OctopusDeploy / Issues

| Public | Bug reports and known issues for Octopus Deploy and all related tools
https://octopus.com
161 stars 20 forks source link

SQL timeouts when searching events, publishing or loading a runbook snapshot - Execution Timeout Expired #6972

Open adam-mccoy opened 3 years ago

adam-mccoy commented 3 years ago

Prerequisites

The bug

An Octopus instance with many events can experience SQL timeouts when searching for events in particular ways, like by user, project, environment, etc.

Steps to reproduce

This requires an Octopus instance with many millions of events.

  1. Go to Audit under Configuration
  2. Add filters for last 30 days and a user
  3. See error

Screen capture

image

Exception occurred while executing a reader for `SELECT *
FROM (
    SELECT *,
    ROW_NUMBER() OVER (ORDER BY [Occurred] DESC, [AutoId] DESC) AS RowNum
    FROM [dbo].[Event]
    WHERE ((([SpaceId] = 'Spaces-1') OR ([SpaceId] = 'Spaces-2') OR ([SpaceId] = 'Spaces-3')))
    AND ([Occurred] >= @from)
    AND ([Occurred] < @to)
    AND (([UserId] in (@userids_1) OR [Id] in (SELECT er.EventId from EventRelatedDocument er where er.RelatedDocumentId in (@userids_1))))
) ALIAS_GENERATED_1
WHERE ([RowNum] >= @_minrow)
AND ([RowNum] <= @_maxrow)
ORDER BY [RowNum]`
SQL Error -2 - Execution Timeout Expired.  The timeout period elapsed prior to completion of the operation or the server is not responding.
Unknown error 258

Affected versions

Octopus Server: 2021.1 onwards

Workarounds for on-premise customers

You need to clear the cached execution plans:

DBCC FREEPROCCACHE

Workarounds for Cloud (Azure SQL) customers

There are a few things that can improve the performance of searching events:

See detailed steps here.

Rebuild EventRelatedDocument indexes

ALTER INDEX [IX_EventRelatedDocument_RelatedDocumentId] ON [dbo].[EventRelatedDocument] REBUILD;
ALTER INDEX [IX_EventRelatedDocument_EventId] ON [dbo].[EventRelatedDocument] REBUILD;

Note: this can take a long time to execute, depending on the number of events.

Links

Internal report: https://trello.com/c/faJFrpEl/37-sql-execution-timeout-on-deploy

N-lson commented 2 years ago

Customer reported experiencing this issue (internal ticket): https://octopus.zendesk.com/agent/tickets/80435

akirayamamoto commented 2 years ago

Another customer experiencing this issue: https://octopus.zendesk.com/agent/tickets/81992

Proof that SQL could have chosen a better existing index:

Specifying an index in a query is an anti-pattern so we need to figure out what's causing SQL to make this poor decision.

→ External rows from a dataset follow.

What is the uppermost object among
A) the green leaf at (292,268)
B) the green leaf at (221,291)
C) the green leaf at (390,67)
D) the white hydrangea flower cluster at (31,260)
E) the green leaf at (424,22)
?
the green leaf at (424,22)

Another thing to optimize: the endpoint below generates 2 queries. https://capptivate.octopus.app/api/events?regarding=RunbookSnapshots-8567&spaces=Spaces-1&includeSystem=true

  1. Counts the number of events.
  2. Grabs the data.

We should consider only grabbing the data until we can't find more data. We should not need to count. We could cut this to a single query instead of 2. In addition, COUNT is not cheap.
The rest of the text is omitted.